Me lamento con la profesora porque me cuesta escribir; necesito practicar un poco más. Mi portugués leído, oral, no está tan mal. Pero a la hora de redactar dibujo un rosario con palabras de distinta procedencia: español, italiano, francés, y algo de portugués, de vez en cuando.
La carioca acepta y me sugiere “A vida na minha cidade é…” ¿Y cuál es mi ciudad? “Vocé vive aquí”. Es cierto. No puedo poner más obstáculos filosóficos porque mi texto no nacerá jamás.
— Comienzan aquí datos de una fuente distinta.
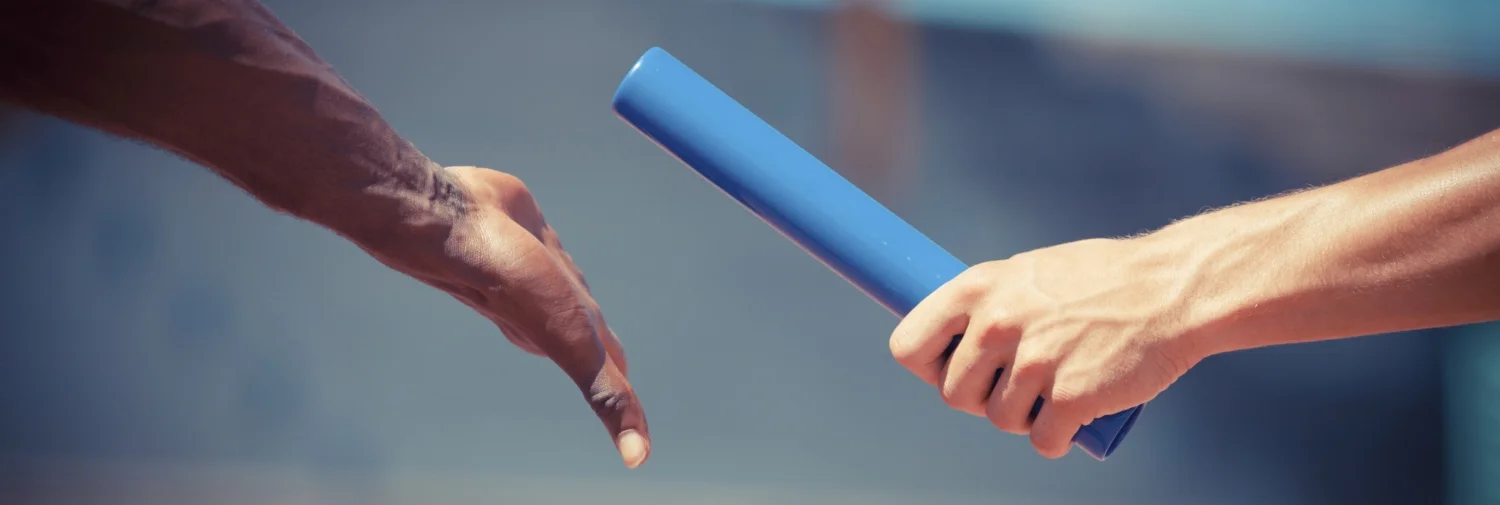 baton.jpg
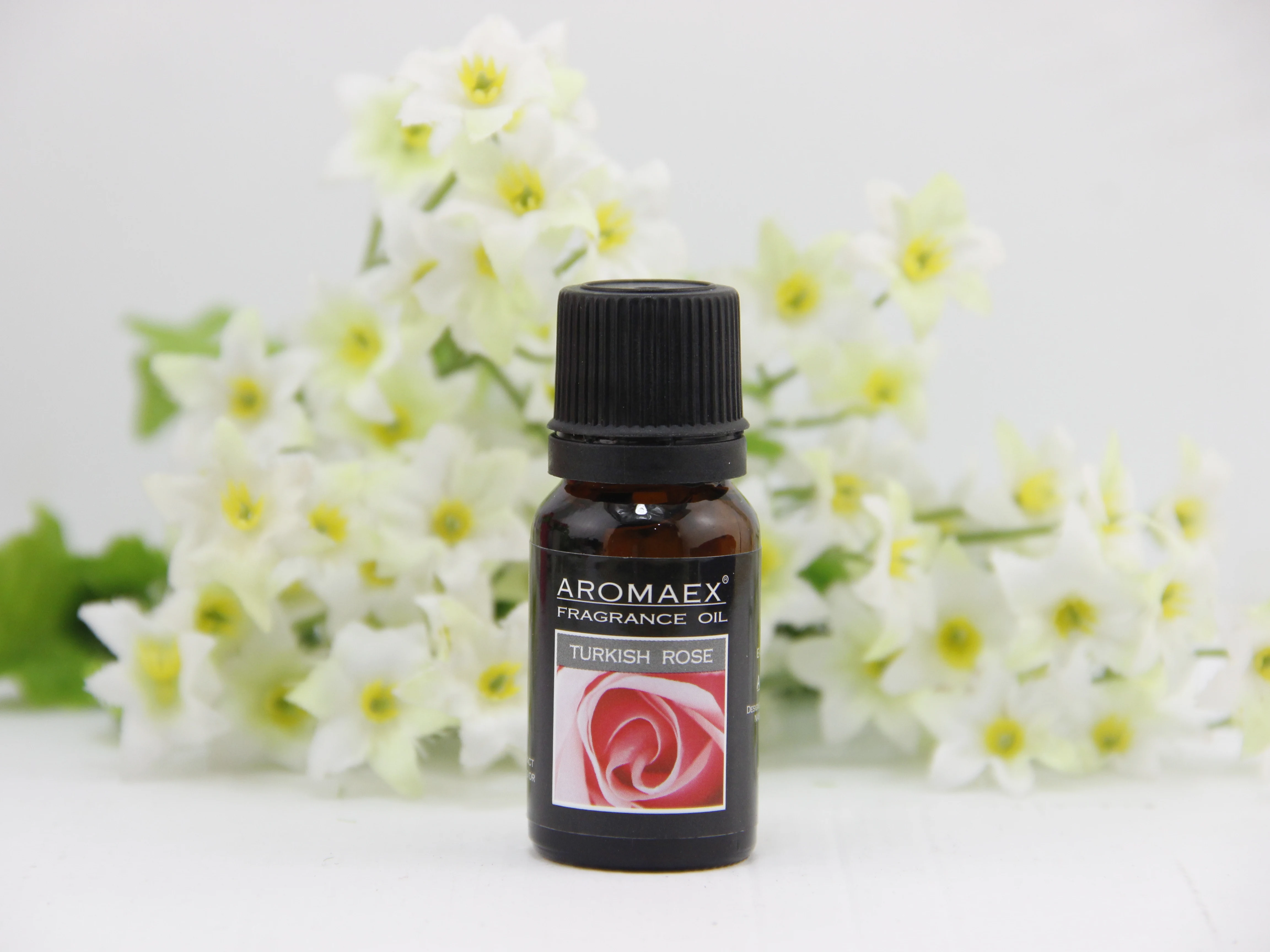 
AX 10ml fragrance oil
“Rutinaria” es la primera palabra que se me ocurre. “Rotineira” en portugués, ni ella lo recordaba. Pero no es un experimento minimalista; no puedo dejarlo así. Lo que sigue es básico, esforzado, como dibujar un hombre con palitos. La carencia de vocabulario, el escaso dominio de los usos gramaticales, me llevan a describir aspectos aislados de mi vida con una expresión paupérrima. Experimento algo que me aterra: la imaginación encarcelada. Paso a veces por períodos de mutismo en los cuales no se me ocurre nada que decir, pero es diferente de esta torpeza causada por el desconocimiento. Cuando uno no se monta sobre las alas de su idioma bien conocido, escribir es como tratar de hacer volar a un elefante muerto.
“Eu trabalho muitas horas…” “O resto de meu tempo libre fico en casa…” “Gosto muito de fazer pequenos viagems…”, desde la época de “La Vaca” no escribo algo tan pobre.
La profesora festeja lo que llama -generosamente- una evolución en la escritura. Supongo que haría lo mismo si volviera a trazar las primeras letras luego de un accidente cerebral.
Yo quedo asustado tras haberme asomado al abismo de la falta de palabras.